Yesterday the College Senate at LaGuardia Community College in Queens — a joint student-faculty governance body — voted 23 to 7 to declare a moratorium on Pathways implementation, making LaGuardia the latest in a string of colleges to either decline to approve Pathways courses or actively declare their refusal to do so.

Last fall an administrator at Queensborough Community College was forced to back down from and apologize for a threat to dismantle the QCC English Department — canceling job searches, firing adjuncts, and eliminating full-time positions — in response to the department’s refusal to accept a Pathways plan to cut contact hours (and, as a result, faculty pay) for composition courses.
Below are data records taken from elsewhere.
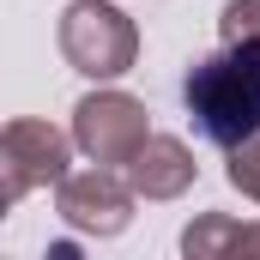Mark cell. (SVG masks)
Returning <instances> with one entry per match:
<instances>
[{"label":"cell","mask_w":260,"mask_h":260,"mask_svg":"<svg viewBox=\"0 0 260 260\" xmlns=\"http://www.w3.org/2000/svg\"><path fill=\"white\" fill-rule=\"evenodd\" d=\"M182 248L194 260H218V254H260V224H236L224 212H206L182 230Z\"/></svg>","instance_id":"obj_7"},{"label":"cell","mask_w":260,"mask_h":260,"mask_svg":"<svg viewBox=\"0 0 260 260\" xmlns=\"http://www.w3.org/2000/svg\"><path fill=\"white\" fill-rule=\"evenodd\" d=\"M230 188L248 194V200L260 206V133H254V139H242V145L230 151Z\"/></svg>","instance_id":"obj_9"},{"label":"cell","mask_w":260,"mask_h":260,"mask_svg":"<svg viewBox=\"0 0 260 260\" xmlns=\"http://www.w3.org/2000/svg\"><path fill=\"white\" fill-rule=\"evenodd\" d=\"M67 182V133L49 121H6L0 133V206H18L30 188Z\"/></svg>","instance_id":"obj_4"},{"label":"cell","mask_w":260,"mask_h":260,"mask_svg":"<svg viewBox=\"0 0 260 260\" xmlns=\"http://www.w3.org/2000/svg\"><path fill=\"white\" fill-rule=\"evenodd\" d=\"M61 55L85 79H121L139 61V30L109 0H73L61 12Z\"/></svg>","instance_id":"obj_2"},{"label":"cell","mask_w":260,"mask_h":260,"mask_svg":"<svg viewBox=\"0 0 260 260\" xmlns=\"http://www.w3.org/2000/svg\"><path fill=\"white\" fill-rule=\"evenodd\" d=\"M133 188L127 176H115L109 164H97V170H79V176H67L55 182V206H61V218L73 230H85V236H121L133 218Z\"/></svg>","instance_id":"obj_5"},{"label":"cell","mask_w":260,"mask_h":260,"mask_svg":"<svg viewBox=\"0 0 260 260\" xmlns=\"http://www.w3.org/2000/svg\"><path fill=\"white\" fill-rule=\"evenodd\" d=\"M194 151L182 145V139H170V133H151L145 145H139V157L127 164V182L139 188L145 200H176L194 188Z\"/></svg>","instance_id":"obj_6"},{"label":"cell","mask_w":260,"mask_h":260,"mask_svg":"<svg viewBox=\"0 0 260 260\" xmlns=\"http://www.w3.org/2000/svg\"><path fill=\"white\" fill-rule=\"evenodd\" d=\"M145 139H151V127H145V103L127 97V91H91V97L73 103V145H79L91 164L127 170Z\"/></svg>","instance_id":"obj_3"},{"label":"cell","mask_w":260,"mask_h":260,"mask_svg":"<svg viewBox=\"0 0 260 260\" xmlns=\"http://www.w3.org/2000/svg\"><path fill=\"white\" fill-rule=\"evenodd\" d=\"M218 37L224 43H254L260 49V0H230L218 12Z\"/></svg>","instance_id":"obj_8"},{"label":"cell","mask_w":260,"mask_h":260,"mask_svg":"<svg viewBox=\"0 0 260 260\" xmlns=\"http://www.w3.org/2000/svg\"><path fill=\"white\" fill-rule=\"evenodd\" d=\"M188 121L206 145L236 151L260 133V49L254 43H224L218 55H200L182 85Z\"/></svg>","instance_id":"obj_1"}]
</instances>
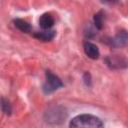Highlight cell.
I'll list each match as a JSON object with an SVG mask.
<instances>
[{
  "mask_svg": "<svg viewBox=\"0 0 128 128\" xmlns=\"http://www.w3.org/2000/svg\"><path fill=\"white\" fill-rule=\"evenodd\" d=\"M1 106H2L3 112H5L6 114H10L11 113V106H10L9 102L6 99H2L1 100Z\"/></svg>",
  "mask_w": 128,
  "mask_h": 128,
  "instance_id": "9",
  "label": "cell"
},
{
  "mask_svg": "<svg viewBox=\"0 0 128 128\" xmlns=\"http://www.w3.org/2000/svg\"><path fill=\"white\" fill-rule=\"evenodd\" d=\"M113 44L116 45V46H122V45H125L126 42H127V33L125 31H122L120 32L113 40H112Z\"/></svg>",
  "mask_w": 128,
  "mask_h": 128,
  "instance_id": "7",
  "label": "cell"
},
{
  "mask_svg": "<svg viewBox=\"0 0 128 128\" xmlns=\"http://www.w3.org/2000/svg\"><path fill=\"white\" fill-rule=\"evenodd\" d=\"M14 25H15V27L17 29H19L22 32H29L31 30L30 24L27 21L23 20V19H19V18L18 19H15L14 20Z\"/></svg>",
  "mask_w": 128,
  "mask_h": 128,
  "instance_id": "6",
  "label": "cell"
},
{
  "mask_svg": "<svg viewBox=\"0 0 128 128\" xmlns=\"http://www.w3.org/2000/svg\"><path fill=\"white\" fill-rule=\"evenodd\" d=\"M39 25L44 29L48 30L54 25V18L50 13H44L39 18Z\"/></svg>",
  "mask_w": 128,
  "mask_h": 128,
  "instance_id": "4",
  "label": "cell"
},
{
  "mask_svg": "<svg viewBox=\"0 0 128 128\" xmlns=\"http://www.w3.org/2000/svg\"><path fill=\"white\" fill-rule=\"evenodd\" d=\"M94 24L97 29H102L103 27V16L102 12H99L94 15Z\"/></svg>",
  "mask_w": 128,
  "mask_h": 128,
  "instance_id": "8",
  "label": "cell"
},
{
  "mask_svg": "<svg viewBox=\"0 0 128 128\" xmlns=\"http://www.w3.org/2000/svg\"><path fill=\"white\" fill-rule=\"evenodd\" d=\"M69 128H103V123L96 116L82 114L74 117L71 120Z\"/></svg>",
  "mask_w": 128,
  "mask_h": 128,
  "instance_id": "1",
  "label": "cell"
},
{
  "mask_svg": "<svg viewBox=\"0 0 128 128\" xmlns=\"http://www.w3.org/2000/svg\"><path fill=\"white\" fill-rule=\"evenodd\" d=\"M84 51H85V54L91 59H97L100 54L98 47L95 44L88 42V41L84 43Z\"/></svg>",
  "mask_w": 128,
  "mask_h": 128,
  "instance_id": "3",
  "label": "cell"
},
{
  "mask_svg": "<svg viewBox=\"0 0 128 128\" xmlns=\"http://www.w3.org/2000/svg\"><path fill=\"white\" fill-rule=\"evenodd\" d=\"M55 34L56 32L54 30H51V29H48V30H43V31H39V32H36L34 33V37L38 40H41V41H50L52 40L54 37H55Z\"/></svg>",
  "mask_w": 128,
  "mask_h": 128,
  "instance_id": "5",
  "label": "cell"
},
{
  "mask_svg": "<svg viewBox=\"0 0 128 128\" xmlns=\"http://www.w3.org/2000/svg\"><path fill=\"white\" fill-rule=\"evenodd\" d=\"M46 82L43 85V90L45 93H51L58 88L63 86L62 81L59 77H57L55 74H53L51 71H46Z\"/></svg>",
  "mask_w": 128,
  "mask_h": 128,
  "instance_id": "2",
  "label": "cell"
}]
</instances>
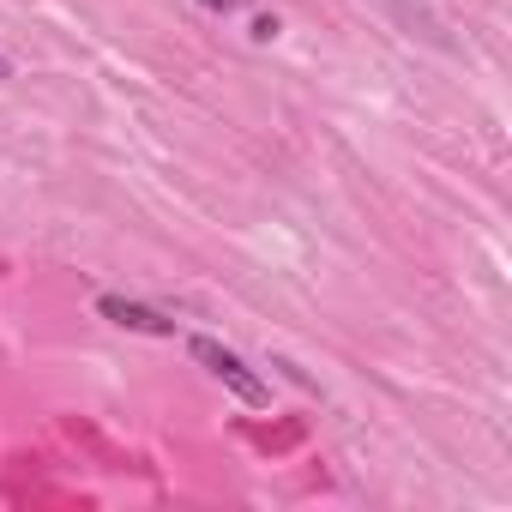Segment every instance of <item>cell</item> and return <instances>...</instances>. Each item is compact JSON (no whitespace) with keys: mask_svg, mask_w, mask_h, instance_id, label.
Listing matches in <instances>:
<instances>
[{"mask_svg":"<svg viewBox=\"0 0 512 512\" xmlns=\"http://www.w3.org/2000/svg\"><path fill=\"white\" fill-rule=\"evenodd\" d=\"M187 350H193V362H199L217 386H229L241 404H253V410H266V404H272V386H266L260 374H253V368H247L229 344H217V338H187Z\"/></svg>","mask_w":512,"mask_h":512,"instance_id":"obj_1","label":"cell"},{"mask_svg":"<svg viewBox=\"0 0 512 512\" xmlns=\"http://www.w3.org/2000/svg\"><path fill=\"white\" fill-rule=\"evenodd\" d=\"M97 314L121 332H151V338H175V320L145 308V302H127V296H97Z\"/></svg>","mask_w":512,"mask_h":512,"instance_id":"obj_2","label":"cell"},{"mask_svg":"<svg viewBox=\"0 0 512 512\" xmlns=\"http://www.w3.org/2000/svg\"><path fill=\"white\" fill-rule=\"evenodd\" d=\"M278 37V19H253V43H272Z\"/></svg>","mask_w":512,"mask_h":512,"instance_id":"obj_3","label":"cell"},{"mask_svg":"<svg viewBox=\"0 0 512 512\" xmlns=\"http://www.w3.org/2000/svg\"><path fill=\"white\" fill-rule=\"evenodd\" d=\"M199 7H205V13H235L241 0H199Z\"/></svg>","mask_w":512,"mask_h":512,"instance_id":"obj_4","label":"cell"},{"mask_svg":"<svg viewBox=\"0 0 512 512\" xmlns=\"http://www.w3.org/2000/svg\"><path fill=\"white\" fill-rule=\"evenodd\" d=\"M0 79H13V61H7V55H0Z\"/></svg>","mask_w":512,"mask_h":512,"instance_id":"obj_5","label":"cell"}]
</instances>
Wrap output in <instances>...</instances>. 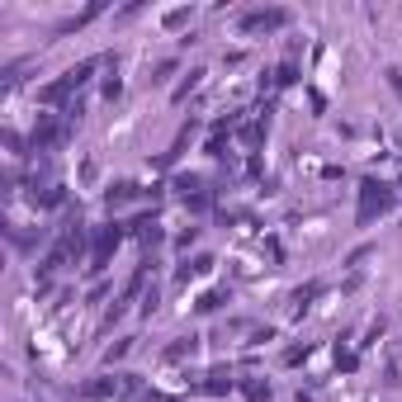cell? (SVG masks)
<instances>
[{
    "label": "cell",
    "mask_w": 402,
    "mask_h": 402,
    "mask_svg": "<svg viewBox=\"0 0 402 402\" xmlns=\"http://www.w3.org/2000/svg\"><path fill=\"white\" fill-rule=\"evenodd\" d=\"M398 195L383 180H360V204H355V227H374V218L393 213Z\"/></svg>",
    "instance_id": "obj_1"
},
{
    "label": "cell",
    "mask_w": 402,
    "mask_h": 402,
    "mask_svg": "<svg viewBox=\"0 0 402 402\" xmlns=\"http://www.w3.org/2000/svg\"><path fill=\"white\" fill-rule=\"evenodd\" d=\"M294 24V14L284 5H270V10H247L242 14V34H279V29Z\"/></svg>",
    "instance_id": "obj_2"
},
{
    "label": "cell",
    "mask_w": 402,
    "mask_h": 402,
    "mask_svg": "<svg viewBox=\"0 0 402 402\" xmlns=\"http://www.w3.org/2000/svg\"><path fill=\"white\" fill-rule=\"evenodd\" d=\"M66 138H71V118H52V114H43V118H38V128H34V138H29V147H34V152H48V147H62Z\"/></svg>",
    "instance_id": "obj_3"
},
{
    "label": "cell",
    "mask_w": 402,
    "mask_h": 402,
    "mask_svg": "<svg viewBox=\"0 0 402 402\" xmlns=\"http://www.w3.org/2000/svg\"><path fill=\"white\" fill-rule=\"evenodd\" d=\"M118 242H123V227H118V222L95 227V237H91V270H104V265H109V256L118 251Z\"/></svg>",
    "instance_id": "obj_4"
},
{
    "label": "cell",
    "mask_w": 402,
    "mask_h": 402,
    "mask_svg": "<svg viewBox=\"0 0 402 402\" xmlns=\"http://www.w3.org/2000/svg\"><path fill=\"white\" fill-rule=\"evenodd\" d=\"M123 393H128V374H100L91 383H81L76 398L81 402H104V398H123Z\"/></svg>",
    "instance_id": "obj_5"
},
{
    "label": "cell",
    "mask_w": 402,
    "mask_h": 402,
    "mask_svg": "<svg viewBox=\"0 0 402 402\" xmlns=\"http://www.w3.org/2000/svg\"><path fill=\"white\" fill-rule=\"evenodd\" d=\"M95 14H104V0H95V5H86V10L81 14H71V19H62V24L52 29V34H57V38H66V34H76V29H86L95 19Z\"/></svg>",
    "instance_id": "obj_6"
},
{
    "label": "cell",
    "mask_w": 402,
    "mask_h": 402,
    "mask_svg": "<svg viewBox=\"0 0 402 402\" xmlns=\"http://www.w3.org/2000/svg\"><path fill=\"white\" fill-rule=\"evenodd\" d=\"M71 91H76V86H71V81H52V86H43V91H38V104H62V109H66V95H71Z\"/></svg>",
    "instance_id": "obj_7"
},
{
    "label": "cell",
    "mask_w": 402,
    "mask_h": 402,
    "mask_svg": "<svg viewBox=\"0 0 402 402\" xmlns=\"http://www.w3.org/2000/svg\"><path fill=\"white\" fill-rule=\"evenodd\" d=\"M195 133H199V123H195V118H190V123H185V128L175 133V143H170V152L161 156V166H175V156H180L185 147H190V138H195Z\"/></svg>",
    "instance_id": "obj_8"
},
{
    "label": "cell",
    "mask_w": 402,
    "mask_h": 402,
    "mask_svg": "<svg viewBox=\"0 0 402 402\" xmlns=\"http://www.w3.org/2000/svg\"><path fill=\"white\" fill-rule=\"evenodd\" d=\"M227 388H232V378H227V369H213V374H204V383H199V393H213V398H222Z\"/></svg>",
    "instance_id": "obj_9"
},
{
    "label": "cell",
    "mask_w": 402,
    "mask_h": 402,
    "mask_svg": "<svg viewBox=\"0 0 402 402\" xmlns=\"http://www.w3.org/2000/svg\"><path fill=\"white\" fill-rule=\"evenodd\" d=\"M242 393H247V402H274V393H270L265 378H242Z\"/></svg>",
    "instance_id": "obj_10"
},
{
    "label": "cell",
    "mask_w": 402,
    "mask_h": 402,
    "mask_svg": "<svg viewBox=\"0 0 402 402\" xmlns=\"http://www.w3.org/2000/svg\"><path fill=\"white\" fill-rule=\"evenodd\" d=\"M123 95V81H118V57L109 62V76H104V100H118Z\"/></svg>",
    "instance_id": "obj_11"
},
{
    "label": "cell",
    "mask_w": 402,
    "mask_h": 402,
    "mask_svg": "<svg viewBox=\"0 0 402 402\" xmlns=\"http://www.w3.org/2000/svg\"><path fill=\"white\" fill-rule=\"evenodd\" d=\"M133 195H138V185H128V180H123V185H114V190H109L104 199H109V208H123Z\"/></svg>",
    "instance_id": "obj_12"
},
{
    "label": "cell",
    "mask_w": 402,
    "mask_h": 402,
    "mask_svg": "<svg viewBox=\"0 0 402 402\" xmlns=\"http://www.w3.org/2000/svg\"><path fill=\"white\" fill-rule=\"evenodd\" d=\"M317 294H322V284H317V279H312V284H303V289H294V312H303Z\"/></svg>",
    "instance_id": "obj_13"
},
{
    "label": "cell",
    "mask_w": 402,
    "mask_h": 402,
    "mask_svg": "<svg viewBox=\"0 0 402 402\" xmlns=\"http://www.w3.org/2000/svg\"><path fill=\"white\" fill-rule=\"evenodd\" d=\"M227 299H232L227 289H213V294H204V299H199L195 308H199V312H218V308H222V303H227Z\"/></svg>",
    "instance_id": "obj_14"
},
{
    "label": "cell",
    "mask_w": 402,
    "mask_h": 402,
    "mask_svg": "<svg viewBox=\"0 0 402 402\" xmlns=\"http://www.w3.org/2000/svg\"><path fill=\"white\" fill-rule=\"evenodd\" d=\"M195 346H199L195 336H180V341H175V346L166 351V360H170V364H175V360H185V355H195Z\"/></svg>",
    "instance_id": "obj_15"
},
{
    "label": "cell",
    "mask_w": 402,
    "mask_h": 402,
    "mask_svg": "<svg viewBox=\"0 0 402 402\" xmlns=\"http://www.w3.org/2000/svg\"><path fill=\"white\" fill-rule=\"evenodd\" d=\"M355 364H360V355H355V351H336V369L355 374Z\"/></svg>",
    "instance_id": "obj_16"
},
{
    "label": "cell",
    "mask_w": 402,
    "mask_h": 402,
    "mask_svg": "<svg viewBox=\"0 0 402 402\" xmlns=\"http://www.w3.org/2000/svg\"><path fill=\"white\" fill-rule=\"evenodd\" d=\"M294 81H299V66L284 62V66H279V76H274V86H294Z\"/></svg>",
    "instance_id": "obj_17"
},
{
    "label": "cell",
    "mask_w": 402,
    "mask_h": 402,
    "mask_svg": "<svg viewBox=\"0 0 402 402\" xmlns=\"http://www.w3.org/2000/svg\"><path fill=\"white\" fill-rule=\"evenodd\" d=\"M260 138H265V123H251V128H242V143H247V147H256Z\"/></svg>",
    "instance_id": "obj_18"
},
{
    "label": "cell",
    "mask_w": 402,
    "mask_h": 402,
    "mask_svg": "<svg viewBox=\"0 0 402 402\" xmlns=\"http://www.w3.org/2000/svg\"><path fill=\"white\" fill-rule=\"evenodd\" d=\"M185 24H190V10H170L166 14V29H185Z\"/></svg>",
    "instance_id": "obj_19"
},
{
    "label": "cell",
    "mask_w": 402,
    "mask_h": 402,
    "mask_svg": "<svg viewBox=\"0 0 402 402\" xmlns=\"http://www.w3.org/2000/svg\"><path fill=\"white\" fill-rule=\"evenodd\" d=\"M123 355H128V341H114V346H109V355H104V364H114V360H123Z\"/></svg>",
    "instance_id": "obj_20"
},
{
    "label": "cell",
    "mask_w": 402,
    "mask_h": 402,
    "mask_svg": "<svg viewBox=\"0 0 402 402\" xmlns=\"http://www.w3.org/2000/svg\"><path fill=\"white\" fill-rule=\"evenodd\" d=\"M199 76H204V71H190V81H185L180 91H175V104H180V100H185V95H190V91H195V86H199Z\"/></svg>",
    "instance_id": "obj_21"
},
{
    "label": "cell",
    "mask_w": 402,
    "mask_h": 402,
    "mask_svg": "<svg viewBox=\"0 0 402 402\" xmlns=\"http://www.w3.org/2000/svg\"><path fill=\"white\" fill-rule=\"evenodd\" d=\"M5 147H10L14 156H29V152H24V138H19V133H5Z\"/></svg>",
    "instance_id": "obj_22"
},
{
    "label": "cell",
    "mask_w": 402,
    "mask_h": 402,
    "mask_svg": "<svg viewBox=\"0 0 402 402\" xmlns=\"http://www.w3.org/2000/svg\"><path fill=\"white\" fill-rule=\"evenodd\" d=\"M170 71H175V57H166V62L156 66V76H152V81H170Z\"/></svg>",
    "instance_id": "obj_23"
},
{
    "label": "cell",
    "mask_w": 402,
    "mask_h": 402,
    "mask_svg": "<svg viewBox=\"0 0 402 402\" xmlns=\"http://www.w3.org/2000/svg\"><path fill=\"white\" fill-rule=\"evenodd\" d=\"M299 360H308V346H294V351H284V364H299Z\"/></svg>",
    "instance_id": "obj_24"
},
{
    "label": "cell",
    "mask_w": 402,
    "mask_h": 402,
    "mask_svg": "<svg viewBox=\"0 0 402 402\" xmlns=\"http://www.w3.org/2000/svg\"><path fill=\"white\" fill-rule=\"evenodd\" d=\"M388 86H393V91L402 95V66H393V71H388Z\"/></svg>",
    "instance_id": "obj_25"
}]
</instances>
Faculty opposition to Pathways gained national attention in January when the delegate assembly of the Modern Language Association voted by an overwhelming margin to declare that CUNY’s attempts to implement Pathways had violated faculty rights and established principles of university governance.

Though the CUNY general counsel asserts that the Board of Trustees “has clear and final authority to adopt academic policy … and to direct the Chancellor to implement it,” a January letter to the CUNY administration from the American Association of University Professors notes that “no campus-level faculty governance body has supported the process or endorsed” the Pathways plan, and that in fact “faculty bodies at virtually all of the [CUNY] senior colleges” have “adopted resolutions opposed to the project.”

While not taking a position on the legal ramifications of a decision to move forward with Pathways in the face of such opposition, the AAUP expressed the opinion that it would  “run counter to generally accepted standards of governance.”